> **DATA ENTRIES**
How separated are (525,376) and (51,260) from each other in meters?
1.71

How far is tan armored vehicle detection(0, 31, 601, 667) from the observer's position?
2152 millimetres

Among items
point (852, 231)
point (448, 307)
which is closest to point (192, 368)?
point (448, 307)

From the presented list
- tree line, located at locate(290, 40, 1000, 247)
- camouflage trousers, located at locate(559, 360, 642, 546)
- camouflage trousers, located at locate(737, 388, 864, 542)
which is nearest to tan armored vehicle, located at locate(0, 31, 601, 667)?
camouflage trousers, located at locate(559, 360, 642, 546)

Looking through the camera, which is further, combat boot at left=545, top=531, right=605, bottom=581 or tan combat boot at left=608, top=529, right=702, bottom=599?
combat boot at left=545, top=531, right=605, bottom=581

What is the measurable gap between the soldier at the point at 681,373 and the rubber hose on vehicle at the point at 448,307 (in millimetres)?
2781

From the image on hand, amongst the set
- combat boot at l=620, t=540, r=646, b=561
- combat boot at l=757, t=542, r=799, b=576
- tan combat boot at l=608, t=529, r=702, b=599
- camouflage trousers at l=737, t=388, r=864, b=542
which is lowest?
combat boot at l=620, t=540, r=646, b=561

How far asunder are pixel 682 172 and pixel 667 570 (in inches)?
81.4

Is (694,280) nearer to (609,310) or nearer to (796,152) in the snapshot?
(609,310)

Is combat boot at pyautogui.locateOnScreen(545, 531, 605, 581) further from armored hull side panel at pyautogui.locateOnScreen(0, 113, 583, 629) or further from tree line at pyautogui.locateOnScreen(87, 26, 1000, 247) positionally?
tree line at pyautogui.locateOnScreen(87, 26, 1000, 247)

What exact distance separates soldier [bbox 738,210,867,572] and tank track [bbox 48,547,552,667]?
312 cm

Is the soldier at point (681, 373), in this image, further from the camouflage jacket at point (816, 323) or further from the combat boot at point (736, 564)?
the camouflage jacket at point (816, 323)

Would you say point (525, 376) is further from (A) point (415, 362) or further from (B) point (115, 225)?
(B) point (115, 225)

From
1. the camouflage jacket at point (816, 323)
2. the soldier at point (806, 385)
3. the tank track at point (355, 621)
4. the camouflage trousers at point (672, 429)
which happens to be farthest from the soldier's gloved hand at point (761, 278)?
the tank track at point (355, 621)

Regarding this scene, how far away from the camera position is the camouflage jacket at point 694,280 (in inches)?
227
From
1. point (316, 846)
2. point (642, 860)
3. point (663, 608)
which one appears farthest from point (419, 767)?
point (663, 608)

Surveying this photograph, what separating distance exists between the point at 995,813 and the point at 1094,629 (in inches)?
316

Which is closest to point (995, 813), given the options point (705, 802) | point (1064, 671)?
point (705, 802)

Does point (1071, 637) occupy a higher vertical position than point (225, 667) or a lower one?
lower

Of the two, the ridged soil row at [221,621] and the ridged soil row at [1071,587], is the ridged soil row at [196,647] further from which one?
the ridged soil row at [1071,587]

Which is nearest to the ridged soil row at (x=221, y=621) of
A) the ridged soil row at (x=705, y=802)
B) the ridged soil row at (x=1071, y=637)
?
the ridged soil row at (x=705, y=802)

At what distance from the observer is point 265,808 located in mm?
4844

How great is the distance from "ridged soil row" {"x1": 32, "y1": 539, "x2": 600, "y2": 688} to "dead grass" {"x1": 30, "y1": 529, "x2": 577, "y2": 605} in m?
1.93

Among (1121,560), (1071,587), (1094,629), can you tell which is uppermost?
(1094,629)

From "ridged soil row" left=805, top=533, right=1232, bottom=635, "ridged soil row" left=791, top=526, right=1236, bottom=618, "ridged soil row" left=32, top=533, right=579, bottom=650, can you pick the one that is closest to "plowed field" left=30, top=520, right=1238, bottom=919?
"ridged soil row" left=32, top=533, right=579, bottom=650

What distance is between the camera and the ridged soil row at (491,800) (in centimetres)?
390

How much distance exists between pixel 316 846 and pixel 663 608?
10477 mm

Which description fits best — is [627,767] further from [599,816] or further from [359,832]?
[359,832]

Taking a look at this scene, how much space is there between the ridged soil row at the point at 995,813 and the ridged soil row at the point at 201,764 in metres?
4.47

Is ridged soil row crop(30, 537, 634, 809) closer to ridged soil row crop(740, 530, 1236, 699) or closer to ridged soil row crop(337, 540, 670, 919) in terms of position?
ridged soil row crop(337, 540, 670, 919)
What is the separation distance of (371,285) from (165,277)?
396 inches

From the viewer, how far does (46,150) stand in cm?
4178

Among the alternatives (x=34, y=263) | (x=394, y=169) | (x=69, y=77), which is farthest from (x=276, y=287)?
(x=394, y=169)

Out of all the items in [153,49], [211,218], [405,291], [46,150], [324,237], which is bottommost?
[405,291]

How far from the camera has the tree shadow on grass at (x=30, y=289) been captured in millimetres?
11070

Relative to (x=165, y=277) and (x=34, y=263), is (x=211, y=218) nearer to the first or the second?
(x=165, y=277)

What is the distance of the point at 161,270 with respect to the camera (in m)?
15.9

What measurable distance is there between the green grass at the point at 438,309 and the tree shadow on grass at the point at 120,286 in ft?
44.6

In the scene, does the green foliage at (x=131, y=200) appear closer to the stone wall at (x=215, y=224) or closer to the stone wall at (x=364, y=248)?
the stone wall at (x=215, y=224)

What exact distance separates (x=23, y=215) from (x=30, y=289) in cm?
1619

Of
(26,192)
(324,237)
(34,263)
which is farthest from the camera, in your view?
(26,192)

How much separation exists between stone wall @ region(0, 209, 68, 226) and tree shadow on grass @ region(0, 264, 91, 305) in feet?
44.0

> **WHAT IS REQUIRED**
Please reproduce every line of the material word for word.

> **EXPECTED OUTPUT**
How separated are (525,376) and (51,260) from each other in meters?
1.71

How far is tan armored vehicle detection(0, 31, 601, 667) from the observer's position?
2152 millimetres

Among items
point (852, 231)
point (448, 307)
which is closest to point (192, 368)?
point (448, 307)

From the presented list
- tree line, located at locate(290, 40, 1000, 247)
- camouflage trousers, located at locate(559, 360, 642, 546)
- camouflage trousers, located at locate(737, 388, 864, 542)
which is nearest to tan armored vehicle, located at locate(0, 31, 601, 667)?
camouflage trousers, located at locate(559, 360, 642, 546)

Looking through the camera, which is further, combat boot at left=545, top=531, right=605, bottom=581 or tan combat boot at left=608, top=529, right=702, bottom=599?
combat boot at left=545, top=531, right=605, bottom=581

What is the measurable gap between the soldier at the point at 681,373 and the rubber hose on vehicle at the point at 448,307 (in millimetres)?
2781

From the image on hand, amongst the set
- combat boot at l=620, t=540, r=646, b=561
- combat boot at l=757, t=542, r=799, b=576
- tan combat boot at l=608, t=529, r=702, b=599
- camouflage trousers at l=737, t=388, r=864, b=542
which is lowest?
combat boot at l=620, t=540, r=646, b=561

How far asunder are pixel 682 172 and pixel 667 570 (in inches)?
81.4

Is (694,280) nearer to (609,310) or nearer to (796,152) in the snapshot?
(609,310)

Is combat boot at pyautogui.locateOnScreen(545, 531, 605, 581) further from armored hull side panel at pyautogui.locateOnScreen(0, 113, 583, 629) or further from tree line at pyautogui.locateOnScreen(87, 26, 1000, 247) positionally?
tree line at pyautogui.locateOnScreen(87, 26, 1000, 247)

What exact distance separates soldier [bbox 738,210,867,572] and tank track [bbox 48,547,552,667]?
312 cm

Is the soldier at point (681, 373), in this image, further from the camouflage jacket at point (816, 323) or further from the combat boot at point (736, 564)?
the camouflage jacket at point (816, 323)

Would you say point (525, 376) is further from (A) point (415, 362) or further from (B) point (115, 225)?
(B) point (115, 225)

From
1. the camouflage jacket at point (816, 323)
2. the soldier at point (806, 385)
3. the tank track at point (355, 621)
4. the camouflage trousers at point (672, 429)
which happens to be farthest from the soldier's gloved hand at point (761, 278)?
the tank track at point (355, 621)

Regarding this scene, how far away from the camera position is the camouflage jacket at point 694,280 (in inches)?
227
From
1. point (316, 846)
2. point (642, 860)
3. point (663, 608)
which one appears farthest from point (419, 767)?
point (663, 608)

Surveying this photograph, what separating distance exists between the point at 995,813 and the point at 1094,629 (in inches)?
316

Which is closest to point (995, 813), given the options point (705, 802) | point (1064, 671)?
point (705, 802)

Does point (1071, 637) occupy a higher vertical position than point (225, 667) or a lower one?
lower

Of the two, the ridged soil row at [221,621] and the ridged soil row at [1071,587], is the ridged soil row at [196,647] further from which one?
the ridged soil row at [1071,587]

Which is nearest to the ridged soil row at (x=221, y=621) of
A) the ridged soil row at (x=705, y=802)
B) the ridged soil row at (x=1071, y=637)
?
the ridged soil row at (x=705, y=802)

At what distance from the observer is point 265,808 located in mm?
4844

How great is the distance from "ridged soil row" {"x1": 32, "y1": 539, "x2": 600, "y2": 688} to "dead grass" {"x1": 30, "y1": 529, "x2": 577, "y2": 605} in m?
1.93

Among (1121,560), (1071,587), (1094,629), can you tell which is uppermost?
(1094,629)

From "ridged soil row" left=805, top=533, right=1232, bottom=635, "ridged soil row" left=791, top=526, right=1236, bottom=618, "ridged soil row" left=32, top=533, right=579, bottom=650, can you pick the one that is closest to "plowed field" left=30, top=520, right=1238, bottom=919?
"ridged soil row" left=32, top=533, right=579, bottom=650

What distance is between the camera and the ridged soil row at (491,800) (in centimetres)?
390

How much distance exists between pixel 316 846 and pixel 663 608?
10477 mm

Which description fits best — is [627,767] further from [599,816] or further from [359,832]?
[359,832]

Taking a look at this scene, how much space is there between the ridged soil row at the point at 995,813 and the ridged soil row at the point at 201,764 in metres?
4.47

Is ridged soil row crop(30, 537, 634, 809) closer to ridged soil row crop(740, 530, 1236, 699) or closer to ridged soil row crop(337, 540, 670, 919) in terms of position?
ridged soil row crop(337, 540, 670, 919)
What is the separation distance of (371,285) from (165,277)?
396 inches

From the viewer, how far does (46,150) stand in cm?
4178

Among the alternatives (x=34, y=263) | (x=394, y=169) | (x=69, y=77), which is farthest from (x=276, y=287)?
(x=394, y=169)

Out of all the items in [153,49], [211,218], [405,291], [46,150], [324,237], which is bottommost?
[405,291]

How far from the camera has the tree shadow on grass at (x=30, y=289) been captured in millimetres?
11070

Relative to (x=165, y=277) and (x=34, y=263), is (x=211, y=218) nearer to the first or the second?
(x=165, y=277)

What is the distance of the point at 161,270 with respect to the camera (in m)?
15.9

What measurable distance is there between the green grass at the point at 438,309 and the tree shadow on grass at the point at 120,286 in ft?
44.6

In the scene, does the green foliage at (x=131, y=200) appear closer to the stone wall at (x=215, y=224) or closer to the stone wall at (x=364, y=248)?
the stone wall at (x=215, y=224)

What exact distance separates (x=23, y=215) from (x=30, y=289) in cm?
1619

Of
(26,192)
(324,237)
(34,263)
which is farthest from the camera, in your view?
(26,192)

How much separation exists between stone wall @ region(0, 209, 68, 226) and tree shadow on grass @ region(0, 264, 91, 305) in feet?
44.0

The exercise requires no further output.